What to produce »
Print the lines that start the entries and continue through the one holding "Лига Европы УЕФА 2017/2018 402e7c762043", please, exactly and with the pictures omitted.

= Beginning of Section =

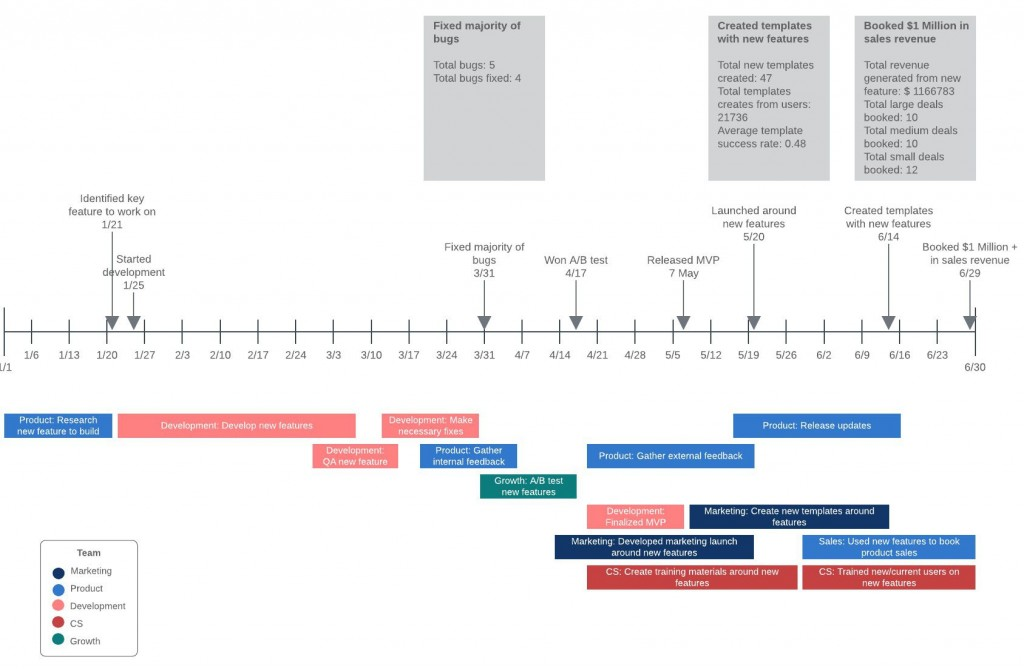 008 Exceptional Project Management Timeline Template Image  Plan Pmbok PlannerLarge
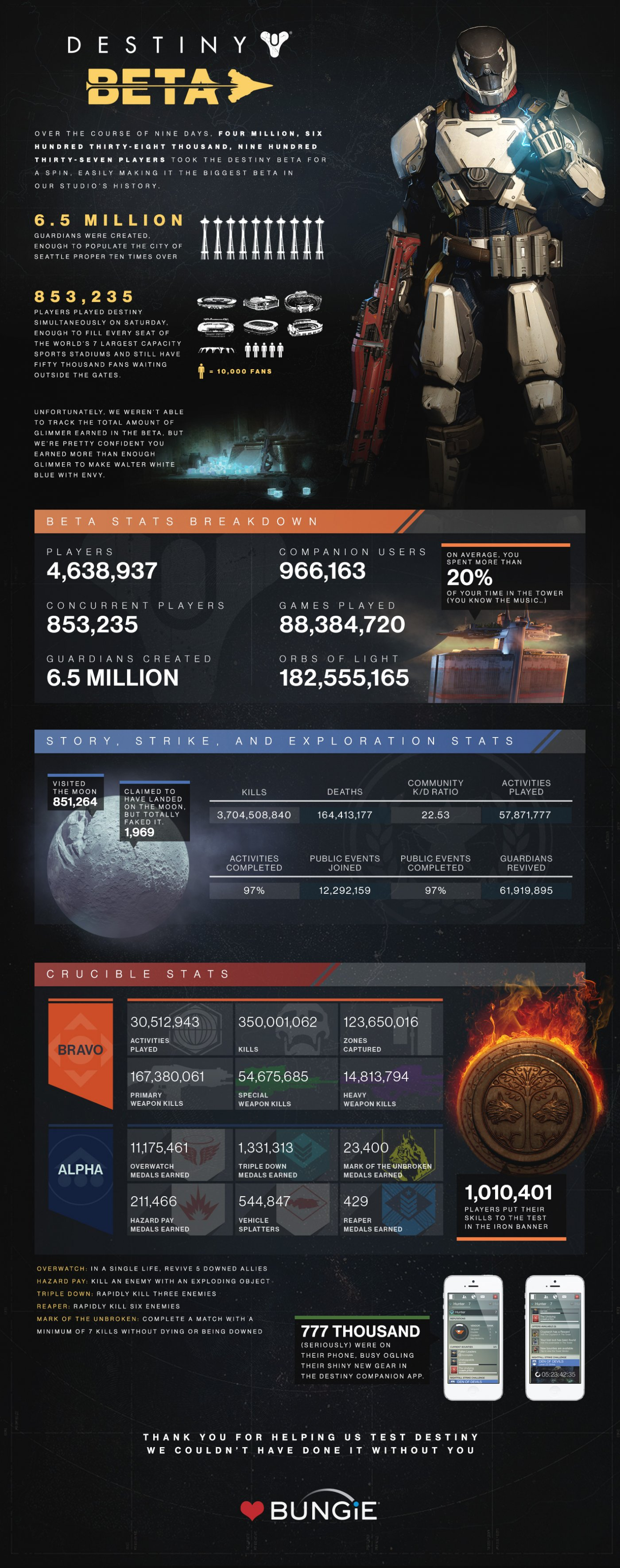 destiny beta_infographic_largelarge_jpg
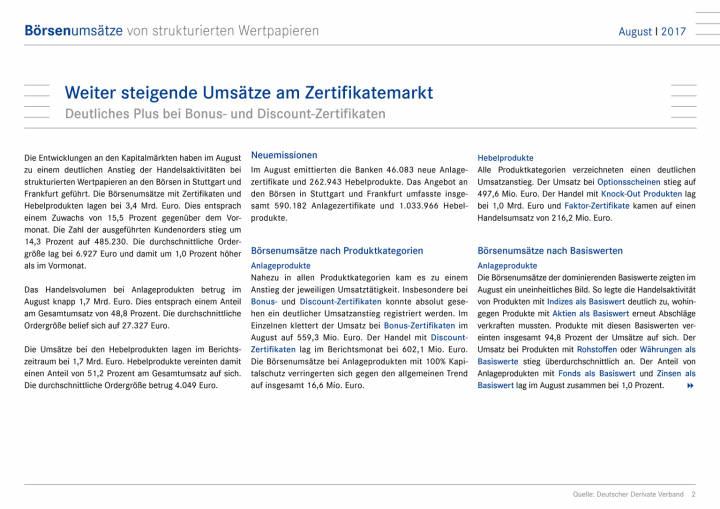Zertifikatemarkt Deutschland: Weiter steigende Umsätze, Seite 2/9, komplettes Dokument unter http://boerse-social.com/static/uploads/file_2332_zertifikatemarkt_deutschland_weiter_steigende_umsatze.pdf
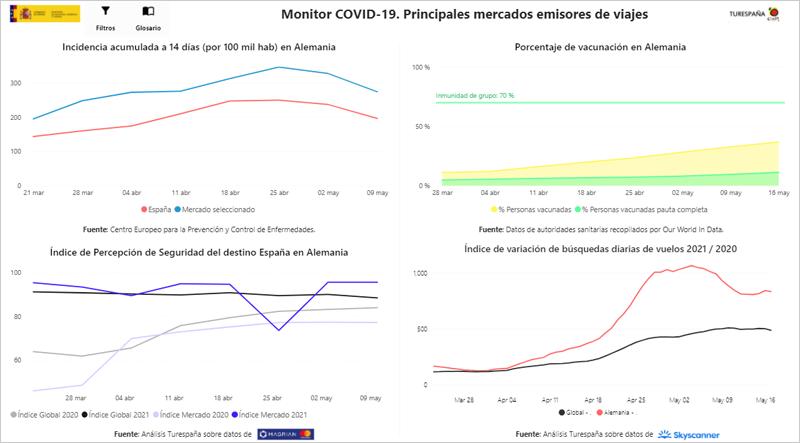 visor de datos de los principales mercados emisores de viajes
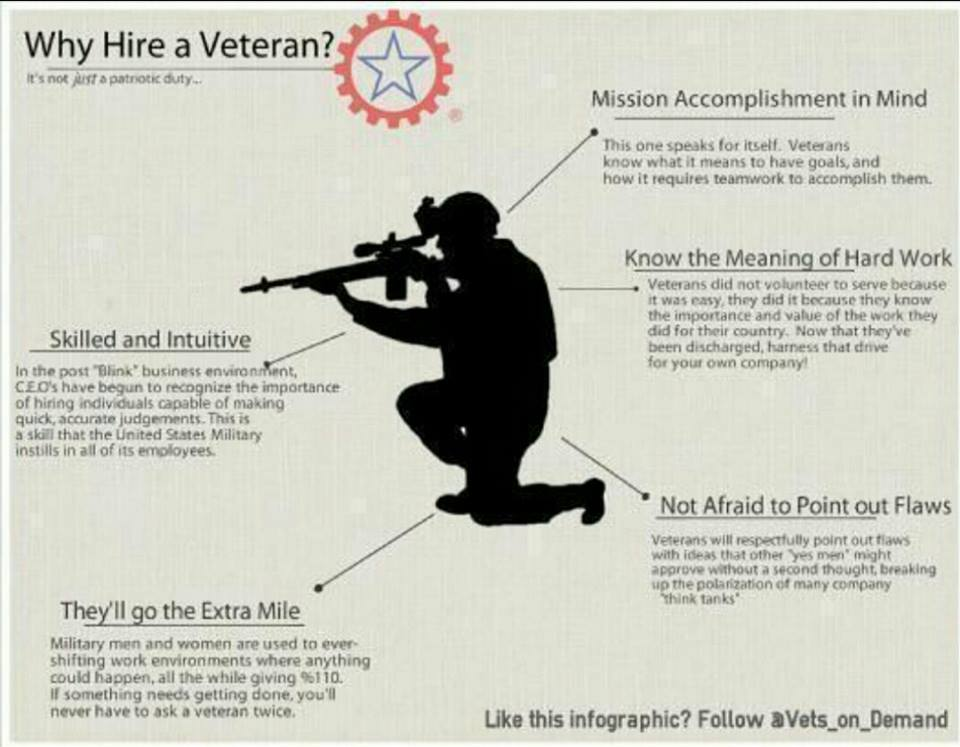 Acht redenen om geen militair aan te nemen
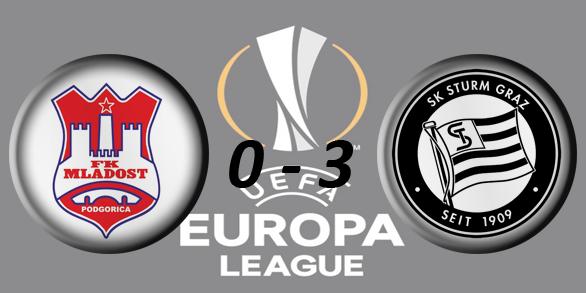Лига Европы УЕФА 2017/2018 402e7c762043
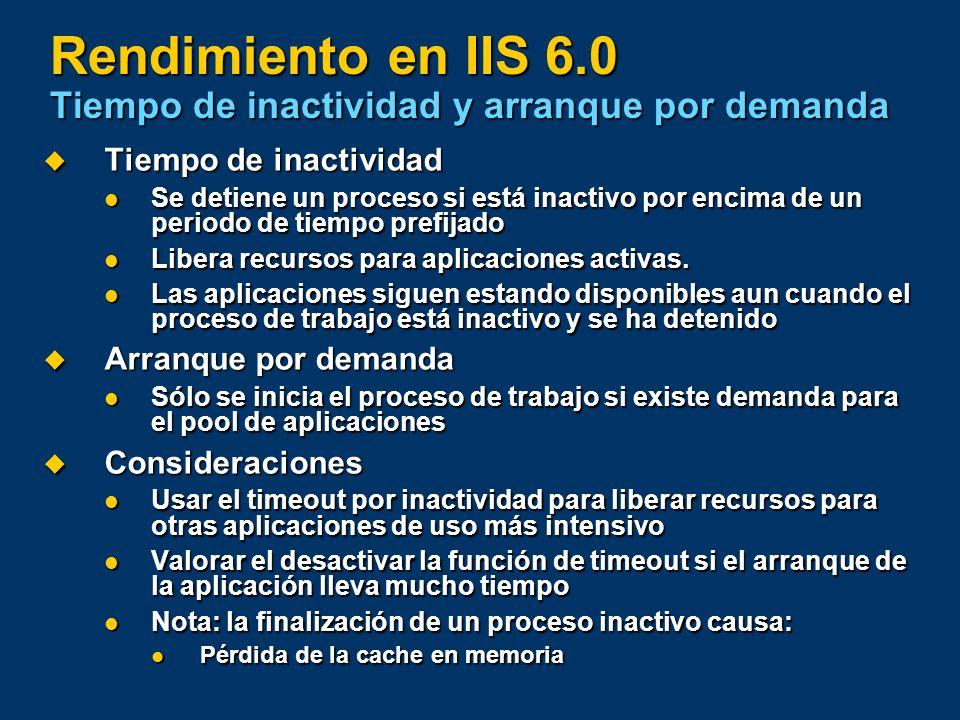 Rendimiento en IIS 6.0 Tiempo de inactividad y arranque por demanda Tiempo de inactividad Tiempo de inactividad Se detiene un proceso si está inactivo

= End of Section =

Result of the exercise »
 008 Exceptional Project Management Timeline Template Image  Plan Pmbok PlannerLarge
 destiny beta_infographic_largelarge_jpg
Zertifikatemarkt Deutschland: Weiter steigende Umsätze, Seite 2/9, komplettes Dokument unter http://boerse-social.com/static/uploads/file_2332_zertifikatemarkt_deutschland_weiter_steigende_umsatze.pdf
 visor de datos de los principales mercados emisores de viajes
 Acht redenen om geen militair aan te nemen
Лига Европы УЕФА 2017/2018 402e7c762043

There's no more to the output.